● **Given problem 1**: Extract everything in the listing from its first line down to the line containing "</instances>", and repeat those lines word for word with the pictures left out.

● **Text excerpt**:
--- Begin ---

Behold! You have sacrificed to me the hecatombs of your honeyed data, and as I sniff the sweet meat-stained ashes rising from your mundane material sphere, relax back into the vast and silken pillows of my own ego and rest my feet upon the cloud of my own glorious genius, I shalt not ignore thy fervent offerings.

 


INTERESTING MISCELLANY

Something that fascinated me was the strange ecology of virtual and IRL systems which, seem to be very common with online RPG people.


Flavio Costantini


I would half imagine that at this point there would be some sort of 'killer app' for running games, some combination of systems which does most of what everyone needs and which has become the 'main method', with other alternates occupying minority positions, but this seems not to have happened.

Instead there is a kind of ecology of varied sites, tools and methods which different people use in different ways, even the same people using different combinations of various tools and methods depending on the games they are running or the games they are in. I quite like the general feel and idea of this, though I would struggle to come up with an intellectualised reason for doing so.

Discord is a main channel, for voice play, some camera play, and for sharing documents and discussing the game, rolling via an app AND IRL seems not uncommon, shared whiteboards, google docs, google sheets, google slides, 'owlbear rodeo' 'rolld20', 'Foundry VTT', spreadsheets for tracking, pen and paper, shared pdfs AND physical copies of texts, sometimes sketch maps via shared boards and sometimes theatre of the mind.

An example comment about IRL play;

"Jack17 May 2021 at 18:03

6. I set up World Anvil to keep track of campaign information but almost immediately stopped using it. We organised sessions on a facebook page. I used a laptop to keep track of notes and play atmospheric music. We had a physical book for the rules themselves. I had a whiteboard near the table which I used to draw important info (maps of the situation, notes, clocks, etc)."

--- End ---

Part of a data file
--- Begin ---

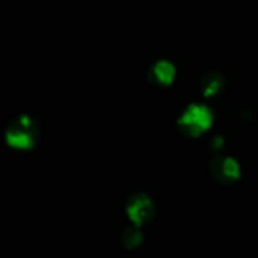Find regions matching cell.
<instances>
[{"instance_id":"2","label":"cell","mask_w":258,"mask_h":258,"mask_svg":"<svg viewBox=\"0 0 258 258\" xmlns=\"http://www.w3.org/2000/svg\"><path fill=\"white\" fill-rule=\"evenodd\" d=\"M213 121L215 116L209 106L192 103L181 112L180 118L177 119V125L183 135L189 138H198L212 128Z\"/></svg>"},{"instance_id":"5","label":"cell","mask_w":258,"mask_h":258,"mask_svg":"<svg viewBox=\"0 0 258 258\" xmlns=\"http://www.w3.org/2000/svg\"><path fill=\"white\" fill-rule=\"evenodd\" d=\"M175 74H177L175 65H174L171 60H168V59H160V60H157V62L150 68L148 77H150V80H151L154 85H159V86H169V85L174 82Z\"/></svg>"},{"instance_id":"8","label":"cell","mask_w":258,"mask_h":258,"mask_svg":"<svg viewBox=\"0 0 258 258\" xmlns=\"http://www.w3.org/2000/svg\"><path fill=\"white\" fill-rule=\"evenodd\" d=\"M222 147H224V138L215 136V138L212 139V142H210V148H212L213 151H219Z\"/></svg>"},{"instance_id":"3","label":"cell","mask_w":258,"mask_h":258,"mask_svg":"<svg viewBox=\"0 0 258 258\" xmlns=\"http://www.w3.org/2000/svg\"><path fill=\"white\" fill-rule=\"evenodd\" d=\"M125 213L133 225L142 227L154 218V213H156L154 203L145 194L133 195L125 206Z\"/></svg>"},{"instance_id":"1","label":"cell","mask_w":258,"mask_h":258,"mask_svg":"<svg viewBox=\"0 0 258 258\" xmlns=\"http://www.w3.org/2000/svg\"><path fill=\"white\" fill-rule=\"evenodd\" d=\"M39 132L35 119L29 115L15 116L6 127L5 141L8 147L20 151H29L36 145Z\"/></svg>"},{"instance_id":"4","label":"cell","mask_w":258,"mask_h":258,"mask_svg":"<svg viewBox=\"0 0 258 258\" xmlns=\"http://www.w3.org/2000/svg\"><path fill=\"white\" fill-rule=\"evenodd\" d=\"M210 172L222 184H231L242 177L239 162L230 156H218L210 162Z\"/></svg>"},{"instance_id":"6","label":"cell","mask_w":258,"mask_h":258,"mask_svg":"<svg viewBox=\"0 0 258 258\" xmlns=\"http://www.w3.org/2000/svg\"><path fill=\"white\" fill-rule=\"evenodd\" d=\"M224 85H225V80L221 73L209 71L201 79V92L206 98H213L224 89Z\"/></svg>"},{"instance_id":"7","label":"cell","mask_w":258,"mask_h":258,"mask_svg":"<svg viewBox=\"0 0 258 258\" xmlns=\"http://www.w3.org/2000/svg\"><path fill=\"white\" fill-rule=\"evenodd\" d=\"M121 242H122V245H124L125 248L135 249V248H138V246L142 245V242H144V234H142V231L139 230L138 225H133V227H128V228H125V230L122 231V234H121Z\"/></svg>"}]
</instances>
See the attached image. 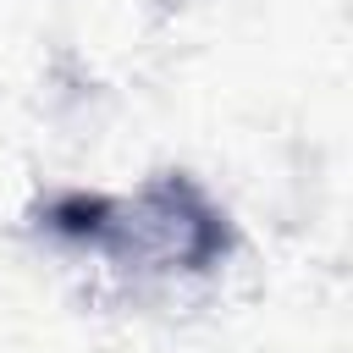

--- End ---

● **Given problem 2**: Extend the piece on the mix of online and in-person tools for running role-playing games, starting after the last sentence shown.

● **Final result 1**:
Find regions matching cell.
<instances>
[{"instance_id":"2","label":"cell","mask_w":258,"mask_h":258,"mask_svg":"<svg viewBox=\"0 0 258 258\" xmlns=\"http://www.w3.org/2000/svg\"><path fill=\"white\" fill-rule=\"evenodd\" d=\"M213 121L215 116L209 106L192 103L181 112L180 118L177 119V125L183 135L189 138H198L212 128Z\"/></svg>"},{"instance_id":"5","label":"cell","mask_w":258,"mask_h":258,"mask_svg":"<svg viewBox=\"0 0 258 258\" xmlns=\"http://www.w3.org/2000/svg\"><path fill=\"white\" fill-rule=\"evenodd\" d=\"M175 74H177L175 65H174L171 60H168V59H160V60H157V62L150 68L148 77H150V80H151L154 85H159V86H169V85L174 82Z\"/></svg>"},{"instance_id":"8","label":"cell","mask_w":258,"mask_h":258,"mask_svg":"<svg viewBox=\"0 0 258 258\" xmlns=\"http://www.w3.org/2000/svg\"><path fill=\"white\" fill-rule=\"evenodd\" d=\"M222 147H224V138L215 136V138L212 139V142H210V148H212L213 151H219Z\"/></svg>"},{"instance_id":"3","label":"cell","mask_w":258,"mask_h":258,"mask_svg":"<svg viewBox=\"0 0 258 258\" xmlns=\"http://www.w3.org/2000/svg\"><path fill=\"white\" fill-rule=\"evenodd\" d=\"M125 213L133 225L142 227L154 218V213H156L154 203L145 194L133 195L125 206Z\"/></svg>"},{"instance_id":"1","label":"cell","mask_w":258,"mask_h":258,"mask_svg":"<svg viewBox=\"0 0 258 258\" xmlns=\"http://www.w3.org/2000/svg\"><path fill=\"white\" fill-rule=\"evenodd\" d=\"M39 132L35 119L29 115L15 116L6 127L5 141L8 147L20 151H29L36 145Z\"/></svg>"},{"instance_id":"4","label":"cell","mask_w":258,"mask_h":258,"mask_svg":"<svg viewBox=\"0 0 258 258\" xmlns=\"http://www.w3.org/2000/svg\"><path fill=\"white\" fill-rule=\"evenodd\" d=\"M210 172L222 184H231L242 177L239 162L230 156H218L210 162Z\"/></svg>"},{"instance_id":"6","label":"cell","mask_w":258,"mask_h":258,"mask_svg":"<svg viewBox=\"0 0 258 258\" xmlns=\"http://www.w3.org/2000/svg\"><path fill=\"white\" fill-rule=\"evenodd\" d=\"M224 85H225V80L221 73L209 71L201 79V92L206 98H213L224 89Z\"/></svg>"},{"instance_id":"7","label":"cell","mask_w":258,"mask_h":258,"mask_svg":"<svg viewBox=\"0 0 258 258\" xmlns=\"http://www.w3.org/2000/svg\"><path fill=\"white\" fill-rule=\"evenodd\" d=\"M121 242H122V245H124L125 248L135 249V248H138V246L142 245V242H144V234H142V231L139 230L138 225H133V227H128V228H125V230L122 231V234H121Z\"/></svg>"}]
</instances>

● **Final result 2**:
 

 

WHAT SYNTHESIS CAN BE DRAWN FROM THIS?

I suppose, for people like me worried about the virtual consuming the physical, (and if the comments given are representative, which = who knows), there seems to be a natural tendency for holistic virtual integration, which is bullshit phrasing but let me see if I can clear it up;

People are pretty good generally at finding and choosing the tools which will help them run the games they want the way they want

and it looks like they don't overuse them, or, taken as a whole, strongly prioritise methods into a 'one true way'.

Furthermore, its highly common for people gaming through a wire to strongly integrate IRL assets, (joyless language but); virtual gamers will often roll dice, buy books and use them alongside PDFs, even send letters and create little objects. Similarly, people playing in real life will pick up and ue a wide variety of virtual methods, from having a laptop open to play mood music, to a file and background sharing deal, to facebook pages for organisation.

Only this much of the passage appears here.